Gays and lesbians win new employment protections–for now

Rights, LGBT, News, Politics

The U.S. Court of Appeals for the Seventh Circuit issued a potentially landmark ruling on April 4, extending job discrimination protections to gay and lesbian employees.  In the case of Hively v Ivy Tech Community College, the court found that Ivy Tech had engaged in sex discrimination when it denied part-time professor Kimberly Hively an opportunity for full-time employment because she is a lesbian.

Sex, sexual orientation, and civil rights

The Chicago-based appellate court thus became the highest federal court to rule that discrimination on the basis of sexual orientation violates the 1964 Civil Rights Act, which makes it unlawful to discriminate on the basis of sex. The court forged new ground in deciding that one’s sexual orientation falls under the protected class of sex, which had previously only applied to gender.

Other federal courts have disagreed, most notably the 11th U.S. Circuit Court of Appeals, which in March found that Title VII workplace protections did not extend to gay and lesbian employees. The Atlanta-based court ruled that past precedents had established that sexual orientation is not a protected class under Title VII.

Can the law survive new SCOTUS justice?

The conflicting rulings set the stage for a decisive battle in the Supreme Court, where Justice Neil Gorsuch, President Donald Trump’s recent appointee, could hold the pivotal vote. And while Gorsuch has stated he would respect precedent on cases involving equal protection of the laws, he did join a ruling that employers were free to fire a transgender woman for unsubstantiated safety reasons regarding the use of workplace restrooms.
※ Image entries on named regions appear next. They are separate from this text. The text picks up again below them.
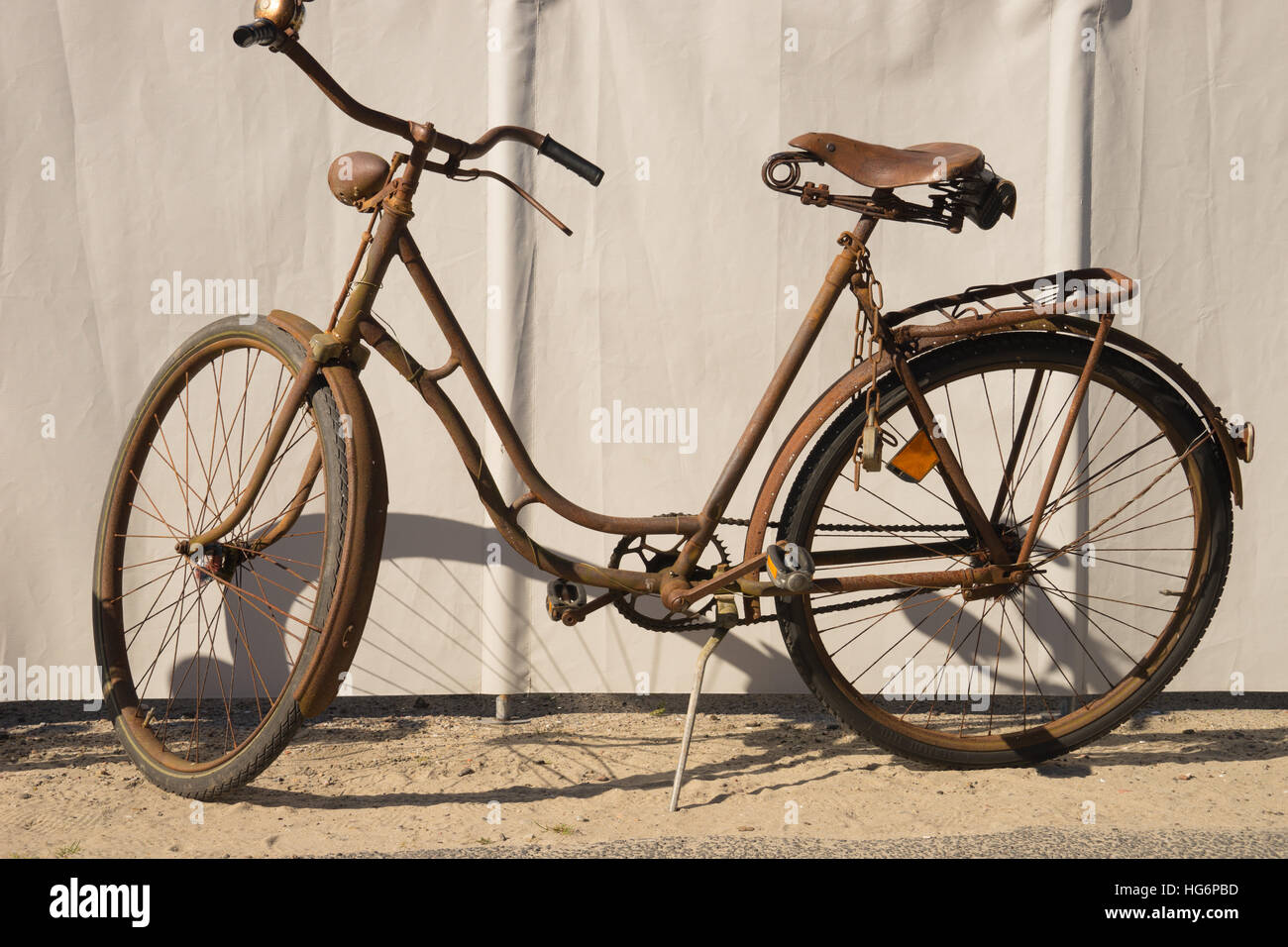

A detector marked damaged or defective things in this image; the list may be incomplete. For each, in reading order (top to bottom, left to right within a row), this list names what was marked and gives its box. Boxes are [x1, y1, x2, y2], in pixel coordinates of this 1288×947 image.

rusty bicycle [93, 3, 1256, 808]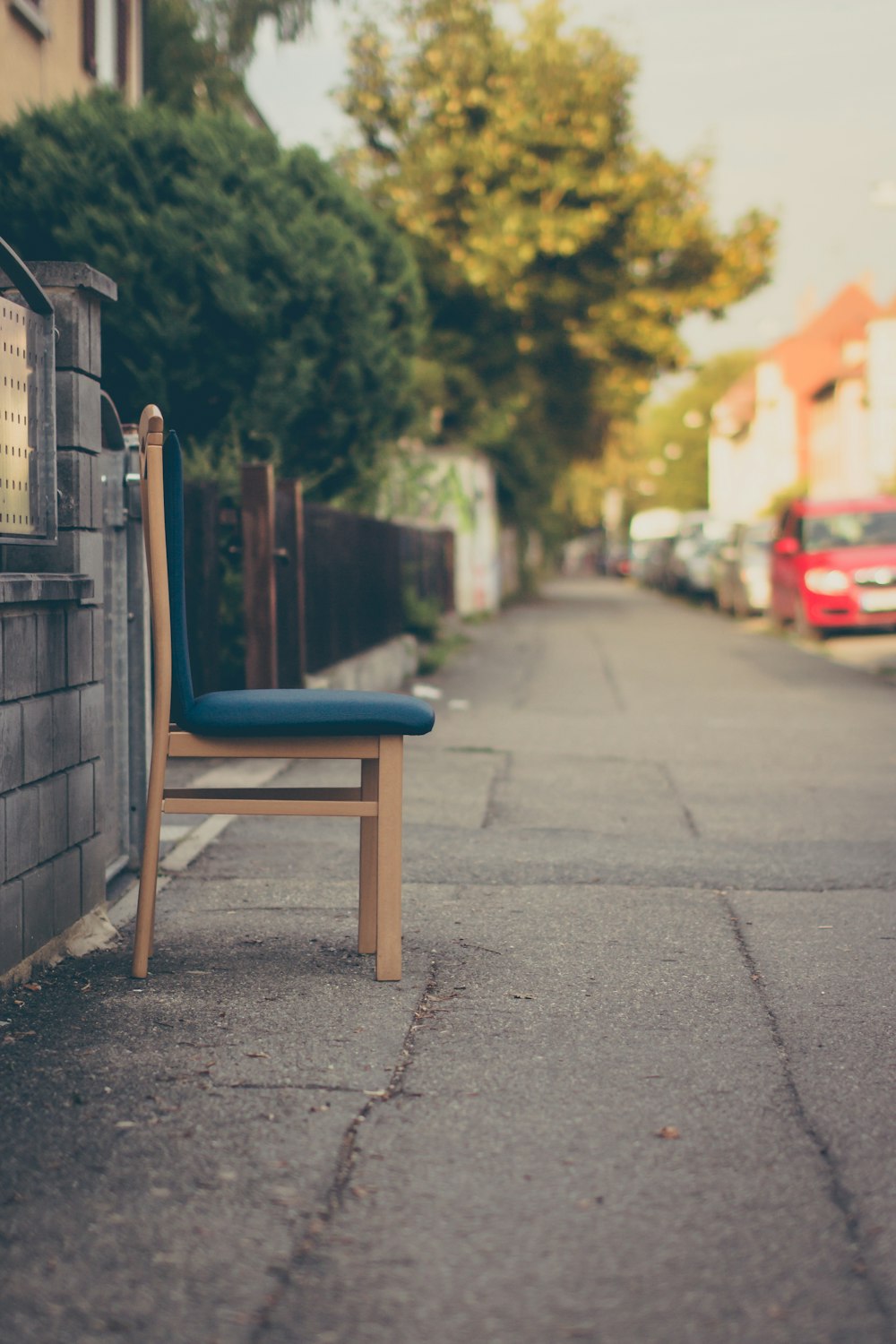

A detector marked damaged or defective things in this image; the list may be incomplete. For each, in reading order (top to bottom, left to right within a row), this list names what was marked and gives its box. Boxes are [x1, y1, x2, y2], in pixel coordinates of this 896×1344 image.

sidewalk crack [724, 896, 892, 1340]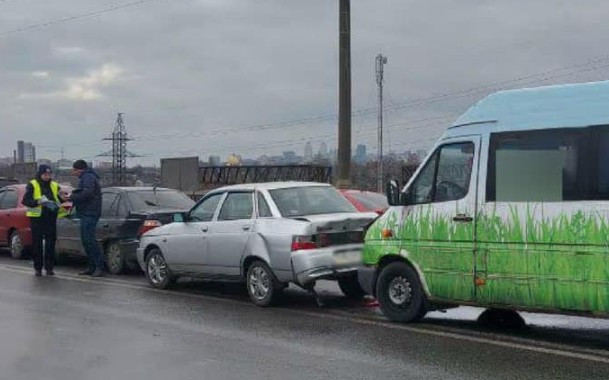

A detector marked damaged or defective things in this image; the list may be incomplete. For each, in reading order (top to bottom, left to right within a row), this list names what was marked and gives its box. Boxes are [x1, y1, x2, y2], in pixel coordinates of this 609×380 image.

damaged vehicle [135, 181, 378, 306]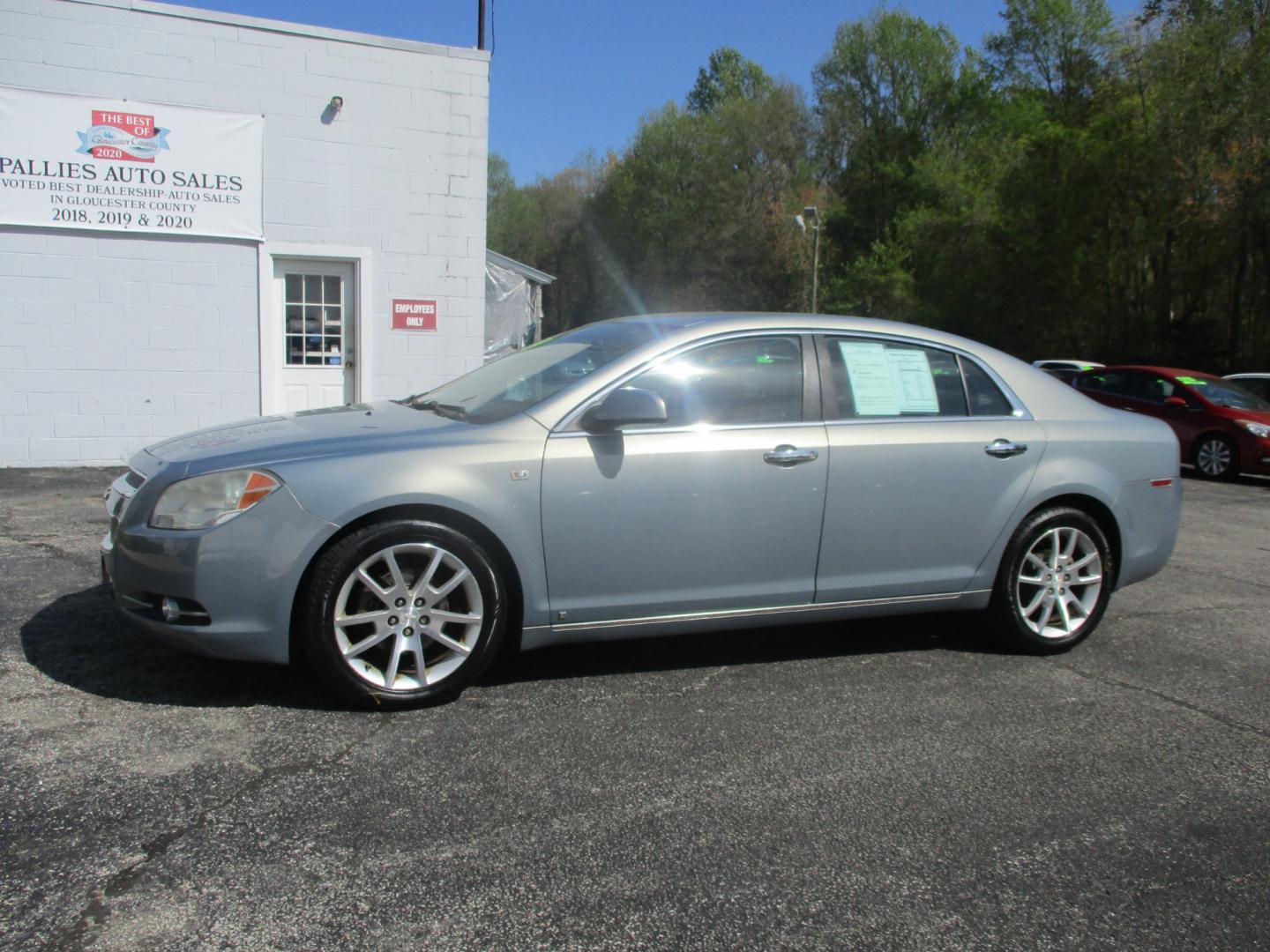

In the lead opinion of the Seventh Circuit’s 8-to-3 decision, Chief Judge Diane P. Wood noted the ruling is specific to gays and lesbians and thus does not cover discrimination based on gender identity. She also noted the decision did not resolve how Title VII should be applied to cases of sexual orientation in religious or public-sector employers.

While conservatives derided the decision, Judge Wood indicated the majority opinion relied upon past Supreme Court decisions. Specifically, she noted the 1967 Supreme Court ruling, Loving v. Virginia, which permitted interracial marriage, and the Court’s ruling two years ago legalizing same- sex marriage.